22Dans Titus Andronicus, se déploie tout un jeu de métamorphoses à propos de Lavinia après qu’elle a été violée. Il s’agit tout d’abord de transformations verbales : la jeune femme est animalisée par le discours du villain Aron puis végétalisée par celui de son oncle Marcus. Elle-même devient l’instigatrice d’une autre forme de métamorphose quand elle montre dans le livre des Métamorphoses l’épisode consacré à Philomèle pour suggérer d’associer sa situation présente à la fable mythologique. À la différence de Philomèle qui pouvait broder son récit sur un tissus et raconter ainsi le crime et son malheur à sa sœur, Lavinia mutilée est privée de la voix de la navette. Aussi, pour indiquer le nom de ses bourreaux, celle-ci s’empare d’un bâton et inscrit leur nom dans le sol. Par ce geste, tout son corps semble devenu un stylet, instrument d’écriture et, indirectement, poignard dans la mesure où son écrit aboutit à l’exécution ultérieure des deux violeurs. Cette femme-stylet peut se comprendre comme une nouvelle forme de métamorphose, originale, visuelle, et pourtant dépourvue de tout artifice théâtral. Dans la pièce de Shakespeare, le mythe se trouve ainsi récupéré, enchâssé et comme totalement englobé dans le fait.

○ ○ ○ ○ ○ ○ ○

◆ **TRAVAIL DEMANDÉ**:
1. Selon le texte consacré aux métamorphoses de Lavinia dans Titus Andronicus, pourquoi la jeune femme se sert-elle d'un bâton pour inscrire le nom de ses bourreaux dans le sol ? Répondez en une à trois phrases.
2. Rédigez la suite du texte sur les métamorphoses de Lavinia dans Titus Andronicus, à partir de sa dernière phrase.

◆ **DONNÉES FOURNIES**:
○ ○ ○ ○ ○ ○ ○

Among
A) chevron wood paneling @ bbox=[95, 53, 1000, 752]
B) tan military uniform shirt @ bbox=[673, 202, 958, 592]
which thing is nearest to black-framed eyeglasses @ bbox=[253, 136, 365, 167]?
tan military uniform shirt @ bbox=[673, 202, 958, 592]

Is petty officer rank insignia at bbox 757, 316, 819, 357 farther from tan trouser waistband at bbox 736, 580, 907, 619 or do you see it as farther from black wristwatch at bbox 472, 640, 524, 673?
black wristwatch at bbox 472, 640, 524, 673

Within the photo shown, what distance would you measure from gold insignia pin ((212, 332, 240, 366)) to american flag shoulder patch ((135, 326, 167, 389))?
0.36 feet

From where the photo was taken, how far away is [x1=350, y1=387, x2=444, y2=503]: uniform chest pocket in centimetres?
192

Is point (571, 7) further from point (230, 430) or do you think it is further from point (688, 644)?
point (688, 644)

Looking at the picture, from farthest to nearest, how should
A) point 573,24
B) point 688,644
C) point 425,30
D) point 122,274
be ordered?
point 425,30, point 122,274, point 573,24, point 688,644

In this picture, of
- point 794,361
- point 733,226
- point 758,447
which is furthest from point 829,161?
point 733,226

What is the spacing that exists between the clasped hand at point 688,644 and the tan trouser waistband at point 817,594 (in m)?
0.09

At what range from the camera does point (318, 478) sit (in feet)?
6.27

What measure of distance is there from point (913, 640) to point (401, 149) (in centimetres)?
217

○ ○ ○ ○ ○ ○ ○

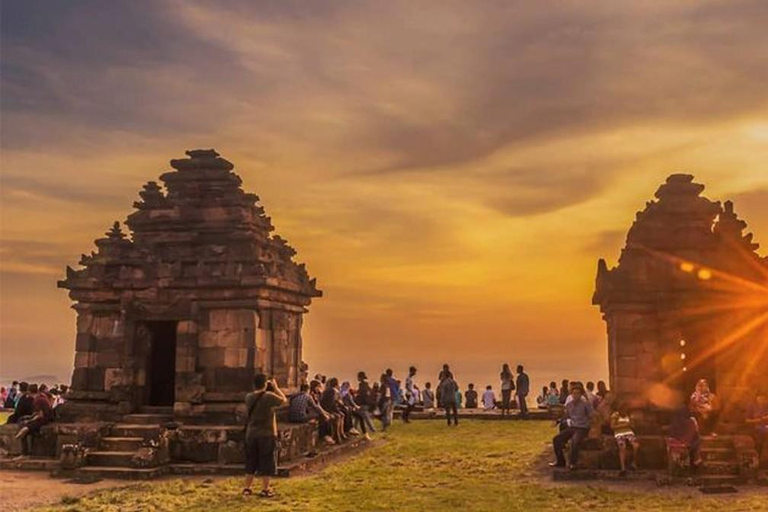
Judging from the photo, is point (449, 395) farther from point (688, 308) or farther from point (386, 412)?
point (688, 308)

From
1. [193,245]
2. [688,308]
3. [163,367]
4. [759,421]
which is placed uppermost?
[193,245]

○ ○ ○ ○ ○ ○ ○

◆ **CORRIGÉ DES EXERCICES**:
1. À la différence de Philomèle, qui pouvait broder son récit sur un tissu et révéler ainsi le crime à sa sœur, Lavinia a été mutilée et se trouve privée de « la voix de la navette ». C'est pourquoi elle s'empare d'un bâton et écrit leur nom dans le sol afin de désigner ses bourreaux.

2.
23Correr ne fait ni le choix radical de la non figuration ni celui de la métamorphose mais imagine une autre solution théâtrale qui semble vraisemblable : lorsque Philomèle apparaît pour la première fois au troisième acte, sa sœur Procné, instruite préalablement de son sort par un messager, déchiffre tous ses gestes et regards. La jeune femme est certes muette mais non incompréhensible ni même dépourvue de langage : ce corps mutilé s’exprime avec une grande clarté pour sa sœur qui comprend ses moindres signes (Correr, 2010, p. 184-186). Les deux sœurs semblent ainsi devenir progressivement transparentes l’une à l’autre, comme si l’inceste avait gommé leur altérité. En premier, Procné comprend Philomèle et traduit ses sentiments comme si elle se substituait à elle et la douleur de cette vision l’amène à déclarer qu’elle ne s’appartient plus (p. 184-187). Puis c’est Philomèle qui semble investir progressivement Procné en évinçant d’elle les réticences de la mère à l’infanticide pour que n’existe plus que la sœur exclusivement dédiée à la vengeance la plus cruelle et ce sont les deux sœurs ensemble qui préparent l’horrible repas (p. 198, 200). Cette hydre sororale impitoyable se comprend comme une façon d’illustrer le règne de l’indistinction qu’a entraîné la transgression de l’inceste par le viol.
24Cette parenté d’entendement se comprend aussi comme un effet de la sororité. La communauté de lignage, associée à une identité sensible et corporelle partagée, permet que l’expérience de la violence se transmette d’un corps à l’autre rendant possible une compréhension partagée. Philomèle et Procné offrent-elles, en ce sens, un modèle matriciel pour penser une communauté fédérée par la violence faite à leur genre ?
25En somme, dans cette entente entre les deux sœurs, il y a quelque chose d’un peu mystérieux, voire de fantastique. Le viol, en tant que fait inconcevable, agit sur l’ensemble de la pièce, non sans déplacements et décalages, comme un générateur de fiction qui a partie liée avec l’impossible et l’invraisemblable c’est-à-dire avec un jeu constant sur les régimes de la mimèsis et de la figuration. Le viol ne serait-il figurable sur scène que de façon fictionnelle, au sens d’artifice, c’est-à-dire délié de la fidélité au fait ?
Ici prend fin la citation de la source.